St. Vincent de Paul was the inspiration if not the founder of the society that bears his name. He was born in the late 16th century in France, became a priest for perhaps the wrong reasons, but then allowed God to transform him into a champion for the poor and oppressed.
The society bearing Vincent's name was founded in Paris by Frederic Ozanam in 1833. Frederic was a 20 year old university student troubled by attitudes prevalent in post-revolution France. He believed that the idealistic vision popular among his fellow students of utopian secular communities would not be successful because it lacked the Christian principles of love and mercy. Challenged to practice his beliefs, Frederic gathered a few other students with beliefs similar to his and together they pooled their money and began delivering groceries to the shut-ins in the poverty-stricken streets of Paris.
This concept, as simple as it was, proved to be powerful and produced a movement which grew rapidly. Within a year there were more than 100 members. Eleven short years later, the society had spread to the United States and by 1853, the year Frederic died at age 40, the society could boast 2000 conferences, 500 of which were outside of France. On August 22, 1997, Frederic Ozanam was beatified by Pope John Paul II at the cathedral in Paris.
The Society of St. Vincent de Paul continues to serve the poor in over 132 countries in all areas of the world.
St. Vincent de Paul operations in Vancouver began in the depression year of 1938 with the aggregation of a conference at the downtown parish of St. James. St. Joseph parish was formed in 1952 followed by Our Lady of Lourdes in 1958; each started and operated separate conferences until the mid-1980's when, first, the St. Joseph Conference and shortly thereafter the Our Lady of Lourdes Conference merged with the St. James Conference. This was an unorthodox arrangement since, typically, separate conferences service the needs of individual parishes. But the leaders were able to attract sufficient volunteers and achieve economies of scale with this arrangement. When the Holy Redeemer parish was formed in 2000, it was immediately incorporated into what became the Vancouver Conference. The conference became affiliated with the Columbia River Council of the St. Vincent de Paul Society in 2002.
The combined conference has received continuous financial as well as in-kind contributions from each of the four parishes and has enjoyed excellent cooperation. We feel blest that the pastors and parishioners have been extremely supportive throughout the years.

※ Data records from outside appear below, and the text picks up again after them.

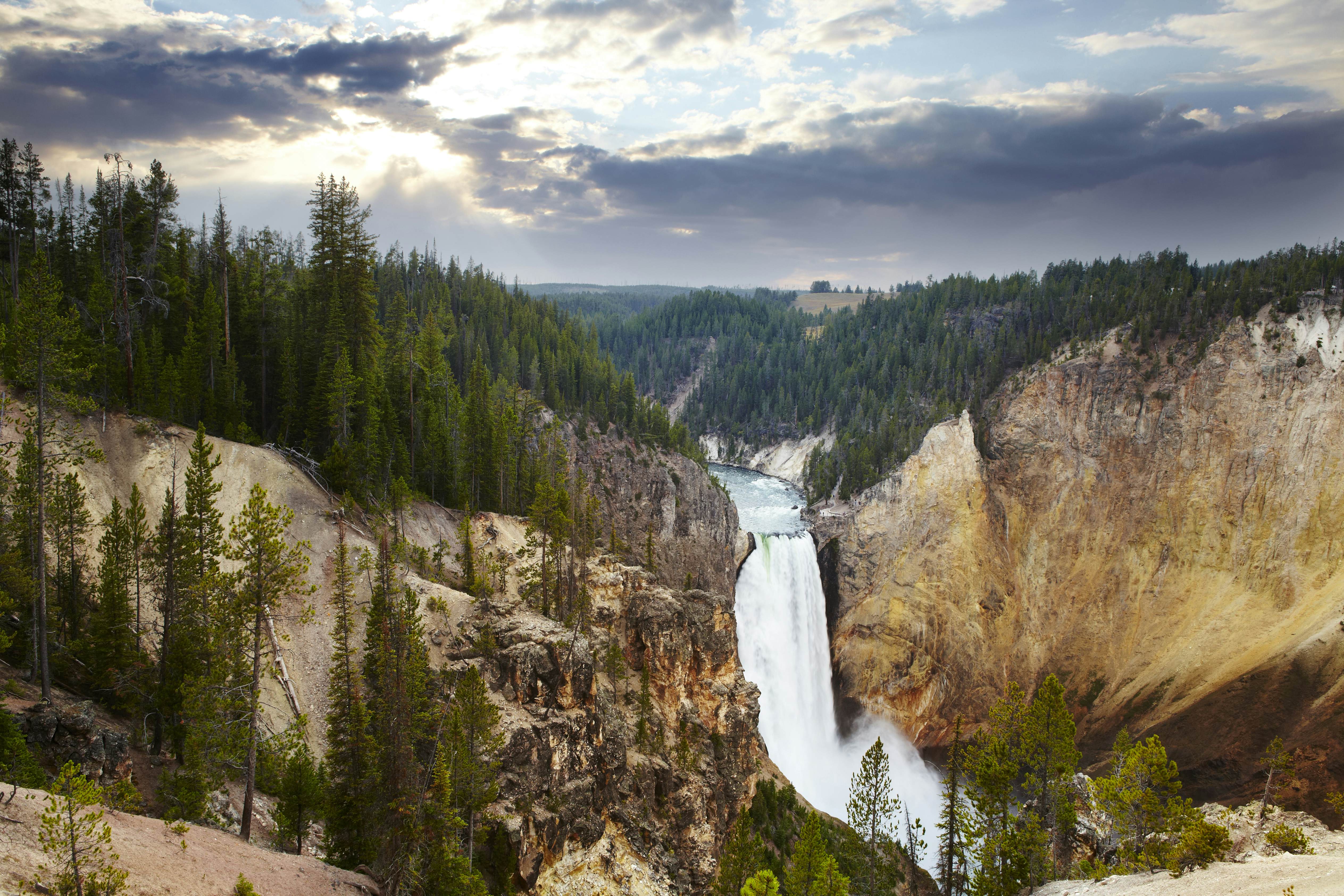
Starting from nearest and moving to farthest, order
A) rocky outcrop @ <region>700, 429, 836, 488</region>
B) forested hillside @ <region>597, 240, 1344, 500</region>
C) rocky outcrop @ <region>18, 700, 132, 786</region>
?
rocky outcrop @ <region>18, 700, 132, 786</region>
forested hillside @ <region>597, 240, 1344, 500</region>
rocky outcrop @ <region>700, 429, 836, 488</region>

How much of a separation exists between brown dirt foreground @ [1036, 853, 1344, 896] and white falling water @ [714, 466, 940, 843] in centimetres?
3794

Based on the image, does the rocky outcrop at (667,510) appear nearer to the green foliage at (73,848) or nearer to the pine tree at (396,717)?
the pine tree at (396,717)

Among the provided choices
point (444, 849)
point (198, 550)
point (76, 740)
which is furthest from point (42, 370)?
point (444, 849)

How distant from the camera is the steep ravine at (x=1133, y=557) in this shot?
60.4 meters

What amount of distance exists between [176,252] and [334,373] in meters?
22.4

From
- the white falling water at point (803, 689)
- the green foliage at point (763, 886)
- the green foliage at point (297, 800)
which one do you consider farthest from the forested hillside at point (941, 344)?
the green foliage at point (297, 800)

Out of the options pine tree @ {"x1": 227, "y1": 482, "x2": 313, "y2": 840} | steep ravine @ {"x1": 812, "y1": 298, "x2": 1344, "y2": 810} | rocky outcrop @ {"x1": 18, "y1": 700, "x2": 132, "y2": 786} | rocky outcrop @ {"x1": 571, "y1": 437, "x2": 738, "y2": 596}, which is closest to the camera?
rocky outcrop @ {"x1": 18, "y1": 700, "x2": 132, "y2": 786}

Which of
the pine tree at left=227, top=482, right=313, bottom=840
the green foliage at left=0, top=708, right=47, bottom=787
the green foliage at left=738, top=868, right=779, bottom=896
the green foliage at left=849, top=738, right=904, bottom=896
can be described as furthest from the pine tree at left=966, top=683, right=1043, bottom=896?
the green foliage at left=0, top=708, right=47, bottom=787

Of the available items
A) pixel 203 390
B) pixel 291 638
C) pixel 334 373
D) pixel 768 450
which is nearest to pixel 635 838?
pixel 291 638

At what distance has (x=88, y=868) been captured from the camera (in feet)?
53.9

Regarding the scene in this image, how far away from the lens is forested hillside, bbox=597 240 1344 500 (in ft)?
254

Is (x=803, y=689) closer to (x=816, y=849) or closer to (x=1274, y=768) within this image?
(x=1274, y=768)

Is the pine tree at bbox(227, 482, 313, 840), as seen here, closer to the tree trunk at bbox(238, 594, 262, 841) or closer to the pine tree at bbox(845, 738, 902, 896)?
the tree trunk at bbox(238, 594, 262, 841)

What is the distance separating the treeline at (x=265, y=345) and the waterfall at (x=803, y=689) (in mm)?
29997
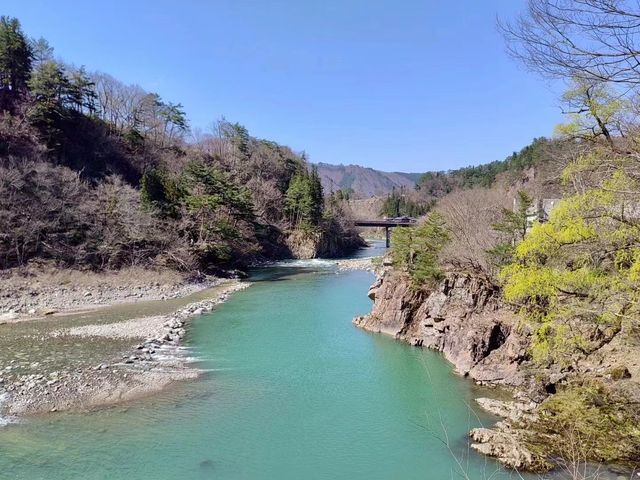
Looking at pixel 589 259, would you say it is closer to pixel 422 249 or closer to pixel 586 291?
pixel 586 291

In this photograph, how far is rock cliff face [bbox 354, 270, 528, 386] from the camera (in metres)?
13.5

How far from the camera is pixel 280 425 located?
33.6 ft

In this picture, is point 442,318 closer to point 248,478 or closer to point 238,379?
point 238,379

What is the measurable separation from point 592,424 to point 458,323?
6.95 meters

In 1986 the combined conference began operating from an unused dental office donated by Kaiser-Permanente. Two years later, operations moved to the gymnasium at St. James parish. The need for greater space for conference requirements and St. James parish activities provided the incentive for finding a large, separate home for St. Vincent de Paul. A significant bequest from the Helen Morgan estate accelerated planning. Hal Westby was hired to conduct the capital campaign and initiate grant writing efforts which resulted in significant gifts including $100,000 each from the Meyer Memorial Trust and the Murdock Charitable Trust. Board members Jim DeLong and Tim Norton were the driving force behind the campaign. Tom Crowley served as Board President at the time and Dick Lauer became Executive Director during the course of the campaign. The large modern facility located on Stapleton Road was dedicated in 1997 and began serving the poor.
The Vancouver Conference has seen constant expansion of its services to friends in need during the past decade in the form of food, clothing, household items, rent and utility assistance and other works of charity. Dozens of volunteers faithfully donate their time and efforts into answering God's call to love their neighbors.